Autocuidado é bem mais que comprar produtos para o corpo: é empoderamento

Xan Ravelli - La Belle Fotografia
Xan Ravelli Imagem: La Belle Fotografia

Colunista do UOL

26/07/2020 04h00Atualizada em 27/07/2020 09h38

O cuidado é a mais vitalícia, básica e a maior demanda humana. Em algum, ou em muitos momentos da vida todes nós precisamos de cuidados. Somos integralmente dependentes de uma pessoa adulta quando bebês, crianças e na velhice podemos voltar a essa condição de necessitar cuidados integrais.

Durante a revolução industrial, ficou acertado que homens trabalhariam e receberiam o suficiente para prover financeiramente tudo que fosse necessário a família e que mulheres cuidariam da casa, das refeições e dos filhos porque, afinal, sem cuidados não existe sociedade, empresas, corporações, família, riqueza.

Quando mulheres precisaram fazer parte da força de trabalho, ficou acertado que o estado ajudaria a cuidar de quem precisa através de creches, serviços públicos de lazer, saúde e a aposentadoria remunerada. Com o tempo (e com o neoliberalismo) o cuidado passou a ser cada vez mais "privatizado", ou seja, recebe mais cuidado quem pode pagar mais por isso. Dentro desse contexto, não é errôneo afirmar que aqui no Brasil mulheres cuidam mais que homens e que pessoas brancas cuidam muito menos e recebem muito mais cuidados que pessoas negras.

De acordo com o Ipea em 2018, 92% das pessoas responsáveis pelo trabalho doméstico remunerado são mulheres, o que corresponde a 5,7 milhões das quais 3,9 milhões são negras.
Nessa semana celebramos o dia do Autocuidado (24 de Julho) e o Dia de Tereza de Benguela e da Mulher negra (25 de Julho).

Tereza de Benguela foi rainha do Quilombo do Quariterê, no século XVIII, ela assumiu o quilombo após a morte do seu esposo e liderou por 2 décadas comandando a estrutura política, econômica e administrativa. Eu gosto muito de imaginar como pensavam e se portavam figuras históricas que eu admiro. Vislumbro Rainha Tereza de coração partido por um luto que ela não teve tempo de chorar, já que o quilombo precisava de uma liderança naquele clima constante de guerra e ameaça a liberdade.

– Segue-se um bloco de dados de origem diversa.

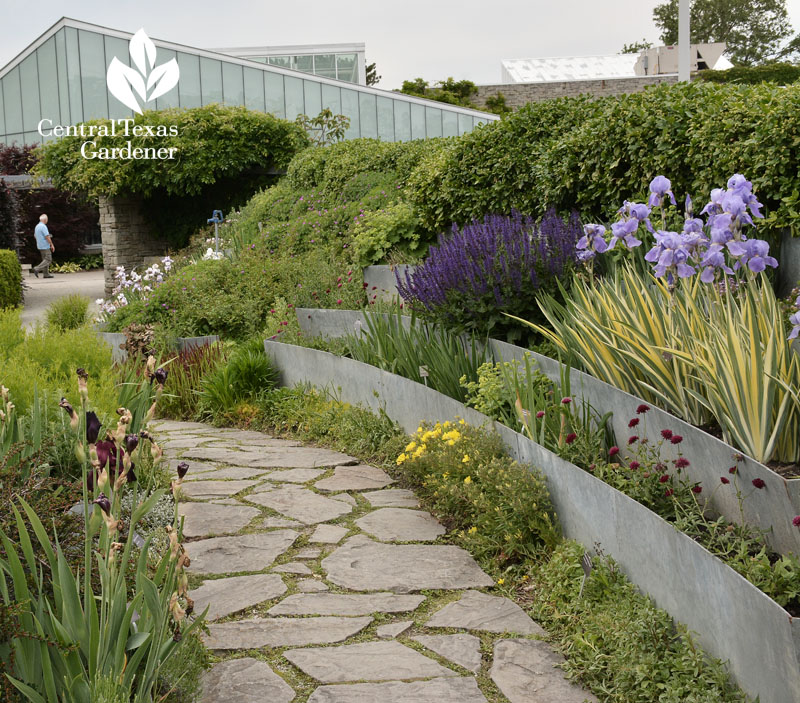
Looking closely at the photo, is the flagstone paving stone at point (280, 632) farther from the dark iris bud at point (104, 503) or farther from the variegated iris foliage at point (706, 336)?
the variegated iris foliage at point (706, 336)

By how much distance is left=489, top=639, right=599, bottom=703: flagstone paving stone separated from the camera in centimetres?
252

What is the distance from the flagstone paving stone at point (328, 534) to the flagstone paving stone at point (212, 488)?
0.80 meters

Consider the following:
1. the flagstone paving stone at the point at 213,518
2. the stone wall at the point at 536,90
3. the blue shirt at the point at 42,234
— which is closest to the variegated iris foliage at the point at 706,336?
the flagstone paving stone at the point at 213,518

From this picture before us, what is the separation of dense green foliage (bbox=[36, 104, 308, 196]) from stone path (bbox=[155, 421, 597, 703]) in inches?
497

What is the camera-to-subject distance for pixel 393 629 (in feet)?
9.80

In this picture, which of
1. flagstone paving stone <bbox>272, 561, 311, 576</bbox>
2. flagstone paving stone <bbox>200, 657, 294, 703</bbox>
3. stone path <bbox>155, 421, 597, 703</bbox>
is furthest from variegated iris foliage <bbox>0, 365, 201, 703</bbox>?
flagstone paving stone <bbox>272, 561, 311, 576</bbox>

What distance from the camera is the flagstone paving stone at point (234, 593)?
315 cm

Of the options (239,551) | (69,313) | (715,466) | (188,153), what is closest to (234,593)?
(239,551)

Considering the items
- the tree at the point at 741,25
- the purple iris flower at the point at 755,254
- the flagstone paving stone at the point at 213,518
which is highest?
the tree at the point at 741,25

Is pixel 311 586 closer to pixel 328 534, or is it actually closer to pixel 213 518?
pixel 328 534

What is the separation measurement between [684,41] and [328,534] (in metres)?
10.5

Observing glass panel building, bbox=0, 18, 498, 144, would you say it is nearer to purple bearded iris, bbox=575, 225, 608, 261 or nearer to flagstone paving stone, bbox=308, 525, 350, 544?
purple bearded iris, bbox=575, 225, 608, 261

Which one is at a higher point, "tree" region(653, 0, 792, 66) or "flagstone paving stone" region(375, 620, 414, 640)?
"tree" region(653, 0, 792, 66)

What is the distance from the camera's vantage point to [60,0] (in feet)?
68.7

Tensa, precisou de muito axé e sabedoria para reorganizar as defesas o mais rápido que pôde para que idoses, homens, mulheres e crianças negras e indígenas que viviam lá não sofressem mais perdas. Penso que ninguém nunca deve tê-la visto chorar porque existe algo que une todas nós, mulheres negras: passamos a vida escutando que precisamos ser fortes independente do que nos retalhe... Quem cuidava de Tereza de Benguela? Quantas mulheres negras hoje precisam resistir a dor da morte seus filhes, e seguir lutando, trabalhando, sobrevivendo? Quantas mulheres negras deixam seus filhes para cuidar de filhes dos outros? Quem cuida dessas mulheres?

O conceito de autocuidado feminino é urgente mas não é novo. O termo foi cunhado na década de 80 por uma mulher negra, feminista, lésbica; a maravilhosa escritora Audre Lorde. Importante para todas as mulheres, é verdade, o autocuidado "não é autoindulgência, é uma autopreservação e isso é um ato de guerra política" porque numa escala de opressão, mulheres negras são as últimas a serem lembradas, afinal quem cuida de si tendo que cuidar de tantas pessoas e coisas ao mesmo tempo?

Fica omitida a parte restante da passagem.